| Passage shown |
Peter Ibbetson is an orphan raised by his uncle, Colonel Ibbetson. When the Colonel insults his dead mother, Peter attacks him and is ordered from the house. Then the young man runs into his childhood sweetheart, Mimsi, and their romantic feelings are rekindled.

Unfortunately, Mimsi has married, but they carry on a love affair in their dreams. Their dream-affair continues over the years, even after Peter kills her husband, the Duke of Towers, and gets a life prison sentence.

==Proposed film==
Famous Players–Lasky had planned in 1919 to bring all three Barrymores, Lionel, Ethel and John to the screen in a lavish production of the Du Maurier novel Peter Ibbetson for that year. Thereby John and Lionel would repeat their 1917 Broadway stage success. Ethel had played a part in getting the play produced. John had been making comedies for the Paramount for five years, Ethel had been under contract to Metro Pictures but Ethel's contract was ending that same year. Lionel freelanced in and out of Metro to companies like Paramount and First National. If produced the film would have united all three Barrymore siblings in their second film but also in the same scenes. A previous silent film National Red Cross Pageant (1917) had all three siblings but not in the same scenes. Never produced, the Peter Ibbetson project met the screen in the film known as Forever with Wallace Reid and Elsie Ferguson.

| Data section |
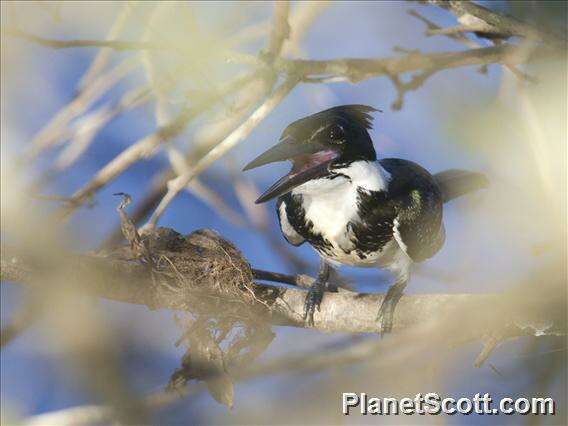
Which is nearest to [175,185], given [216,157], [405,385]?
[216,157]

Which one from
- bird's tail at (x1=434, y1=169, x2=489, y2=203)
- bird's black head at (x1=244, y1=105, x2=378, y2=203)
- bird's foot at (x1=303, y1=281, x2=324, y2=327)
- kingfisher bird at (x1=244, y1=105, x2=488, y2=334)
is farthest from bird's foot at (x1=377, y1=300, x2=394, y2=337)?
bird's tail at (x1=434, y1=169, x2=489, y2=203)

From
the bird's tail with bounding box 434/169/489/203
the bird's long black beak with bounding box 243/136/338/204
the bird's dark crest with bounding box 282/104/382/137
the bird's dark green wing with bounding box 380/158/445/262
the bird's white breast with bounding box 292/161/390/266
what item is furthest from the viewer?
the bird's tail with bounding box 434/169/489/203

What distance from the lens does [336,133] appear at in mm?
1794

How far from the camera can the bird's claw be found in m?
1.94

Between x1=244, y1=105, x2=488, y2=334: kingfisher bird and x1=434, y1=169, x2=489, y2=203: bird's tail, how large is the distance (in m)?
0.07

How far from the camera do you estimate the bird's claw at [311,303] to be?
1937mm

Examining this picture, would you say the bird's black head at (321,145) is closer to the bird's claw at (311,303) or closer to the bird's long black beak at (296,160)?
the bird's long black beak at (296,160)

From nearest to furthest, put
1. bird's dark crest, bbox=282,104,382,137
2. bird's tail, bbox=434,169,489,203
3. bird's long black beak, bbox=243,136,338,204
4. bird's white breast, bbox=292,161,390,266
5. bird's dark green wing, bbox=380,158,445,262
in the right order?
bird's long black beak, bbox=243,136,338,204
bird's dark crest, bbox=282,104,382,137
bird's white breast, bbox=292,161,390,266
bird's dark green wing, bbox=380,158,445,262
bird's tail, bbox=434,169,489,203

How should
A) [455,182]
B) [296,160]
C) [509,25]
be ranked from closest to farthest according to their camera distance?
[296,160] < [509,25] < [455,182]

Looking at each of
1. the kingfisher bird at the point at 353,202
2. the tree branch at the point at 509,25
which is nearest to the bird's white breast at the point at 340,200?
the kingfisher bird at the point at 353,202

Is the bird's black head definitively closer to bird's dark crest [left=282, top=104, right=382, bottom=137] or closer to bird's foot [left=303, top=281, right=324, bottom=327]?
bird's dark crest [left=282, top=104, right=382, bottom=137]

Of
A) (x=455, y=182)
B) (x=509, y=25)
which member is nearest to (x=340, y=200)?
(x=455, y=182)

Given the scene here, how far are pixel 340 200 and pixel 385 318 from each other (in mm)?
328

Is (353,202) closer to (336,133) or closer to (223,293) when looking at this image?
(336,133)
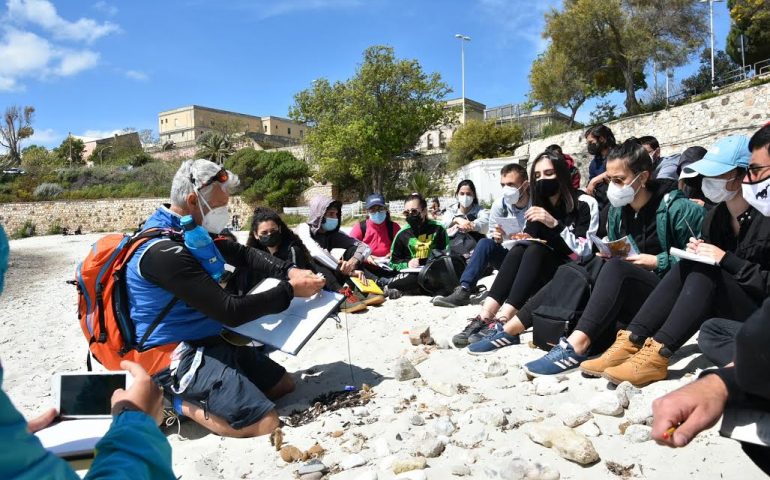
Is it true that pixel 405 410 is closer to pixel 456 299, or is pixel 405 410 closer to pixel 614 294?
pixel 614 294

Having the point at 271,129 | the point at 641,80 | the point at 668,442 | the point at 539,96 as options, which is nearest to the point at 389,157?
the point at 539,96

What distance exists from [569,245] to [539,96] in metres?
28.1

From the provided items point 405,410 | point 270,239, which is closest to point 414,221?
point 270,239

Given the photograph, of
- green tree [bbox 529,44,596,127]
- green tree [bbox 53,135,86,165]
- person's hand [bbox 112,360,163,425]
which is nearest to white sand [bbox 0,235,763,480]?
person's hand [bbox 112,360,163,425]

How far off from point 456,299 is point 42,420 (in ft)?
14.7

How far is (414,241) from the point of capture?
23.2 feet

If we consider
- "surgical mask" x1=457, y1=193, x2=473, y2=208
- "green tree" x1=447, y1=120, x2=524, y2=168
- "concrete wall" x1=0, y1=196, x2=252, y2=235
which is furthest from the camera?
"concrete wall" x1=0, y1=196, x2=252, y2=235

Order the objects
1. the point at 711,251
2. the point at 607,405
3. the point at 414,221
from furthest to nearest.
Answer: the point at 414,221, the point at 711,251, the point at 607,405

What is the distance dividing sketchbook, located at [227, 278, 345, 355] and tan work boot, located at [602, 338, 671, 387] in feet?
6.02

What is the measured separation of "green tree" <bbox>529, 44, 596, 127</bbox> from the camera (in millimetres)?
28703

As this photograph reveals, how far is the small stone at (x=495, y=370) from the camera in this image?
11.7 feet

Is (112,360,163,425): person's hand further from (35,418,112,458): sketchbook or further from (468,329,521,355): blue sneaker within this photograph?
(468,329,521,355): blue sneaker

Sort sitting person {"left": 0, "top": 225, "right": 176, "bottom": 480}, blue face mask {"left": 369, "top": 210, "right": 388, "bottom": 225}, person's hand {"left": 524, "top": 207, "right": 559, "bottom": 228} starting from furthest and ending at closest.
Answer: blue face mask {"left": 369, "top": 210, "right": 388, "bottom": 225}
person's hand {"left": 524, "top": 207, "right": 559, "bottom": 228}
sitting person {"left": 0, "top": 225, "right": 176, "bottom": 480}

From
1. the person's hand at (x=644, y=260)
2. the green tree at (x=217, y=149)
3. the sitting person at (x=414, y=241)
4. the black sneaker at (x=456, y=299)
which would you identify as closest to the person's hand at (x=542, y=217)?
the person's hand at (x=644, y=260)
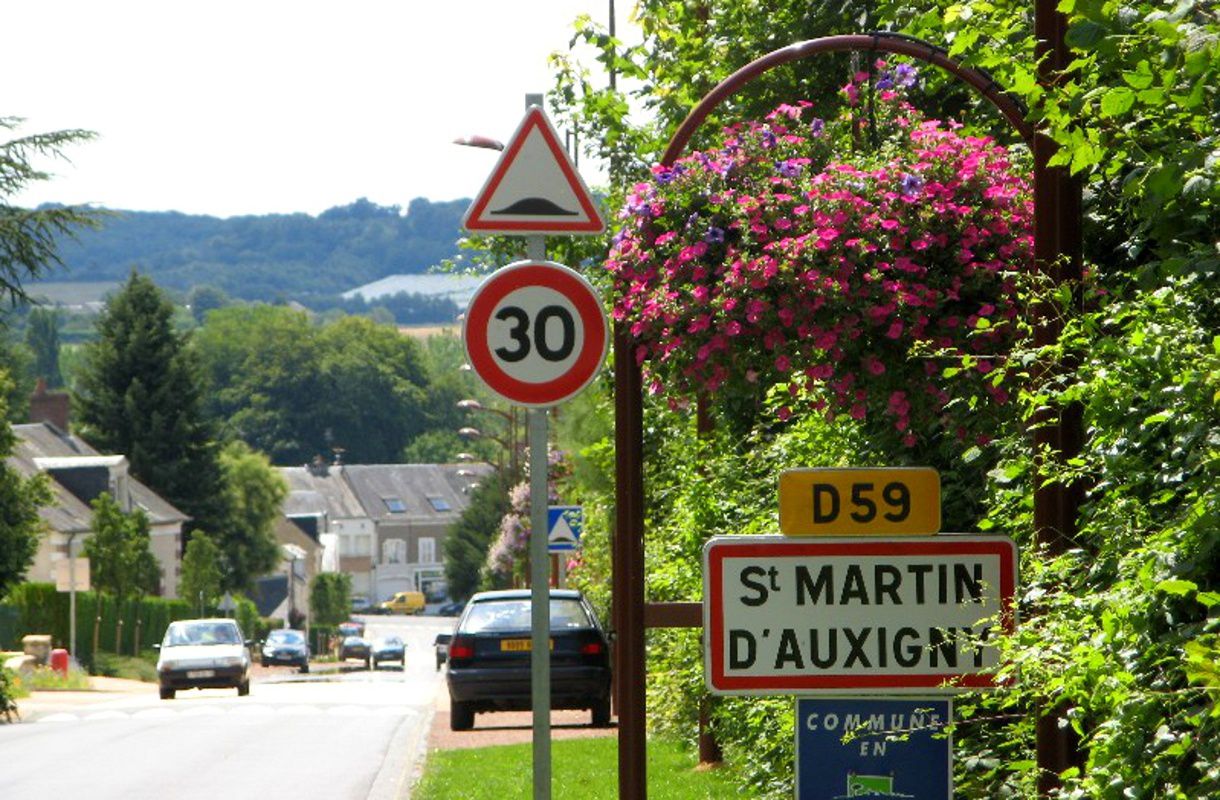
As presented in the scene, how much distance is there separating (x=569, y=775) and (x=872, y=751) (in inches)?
409

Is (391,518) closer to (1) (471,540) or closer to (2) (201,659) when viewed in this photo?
(1) (471,540)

| What to do |
• a. List every film company named in the passage about Peter Ibbetson, each only once.
• b. Retype the passage about Peter Ibbetson between "Peter Ibbetson is" and "life prison sentence.", inclusive.

| Solution list |
• a. Famous Players–Lasky, Paramount, Metro Pictures, First National

• b.
Peter Ibbetson is an orphan raised by his uncle, Colonel Ibbetson. When the Colonel insults his dead mother, Peter attacks him and is ordered from the house. Then the young man runs into his childhood sweetheart, Mimsi, and their romantic feelings are rekindled.

Unfortunately, Mimsi has married, but they carry on a love affair in their dreams. Their dream-affair continues over the years, even after Peter kills her husband, the Duke of Towers, and gets a life prison sentence.